Harvard Business Review redesign = regrettable reinvention
I say it’s a mistake. The brand DNA of (occasional client) Harvard Business Review is deep, journal-like substance. And the table-of-contents look+feel (”before”) expressed that well.
It said: “We are about inquiry and content. We are a serious business school. We employ the principles and practices of evidence-based research. And what you are reading is part of an estimable archive and a continuum of thought that has real and lasting value.”
The new covers (”after”) look more like an amalgam of consumer-cum-business-cum-culture magazines (think Newsweek meets Fast Company meets Atlantic) — with just a hedging dash of old-school Harvard Business Review still there, top right.

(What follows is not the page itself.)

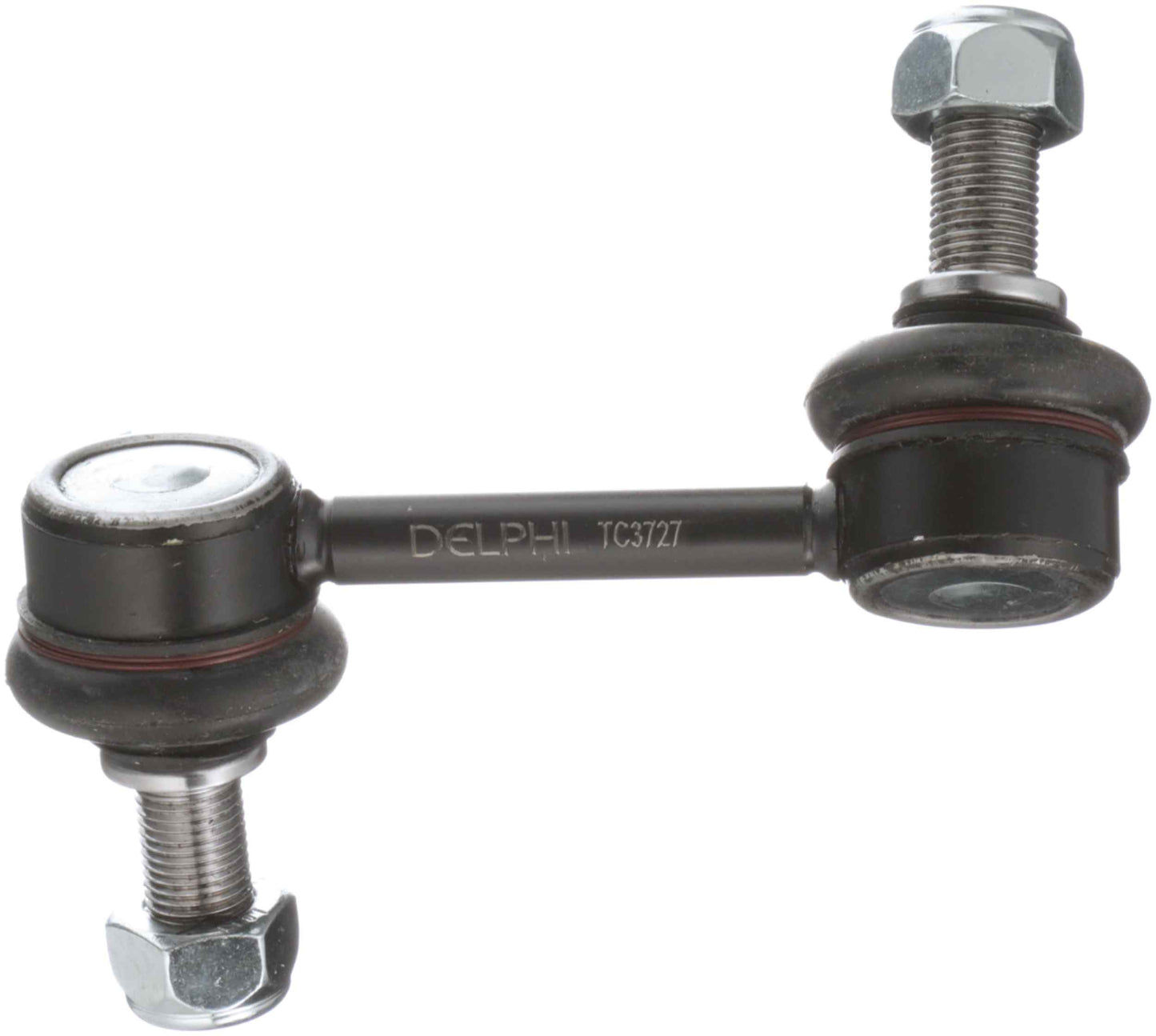 Delphi Suspension Stabilizer Bar Link TC3727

It’s a piecemeal approach that saps any possible strength from the new covers. And makes HBR less distinctive from an audience development / circulation marketing / subscription sales point-of-view. As one colleague put it this morning, “Looks a lot like just any old business magazine now.”
Are you planning a redesign? If you must, remember what Jakob Nielsen has learned.
Prediction: Harvard Business Review’s next redesign arrives sooner than later. Returning as “HBR Classic” — a design made fresh by going retro. Leaving this current design iteration relegated to HBR’s archive of instructive case histories. And taking its place next to “New Coke” as a regrettable reinvention.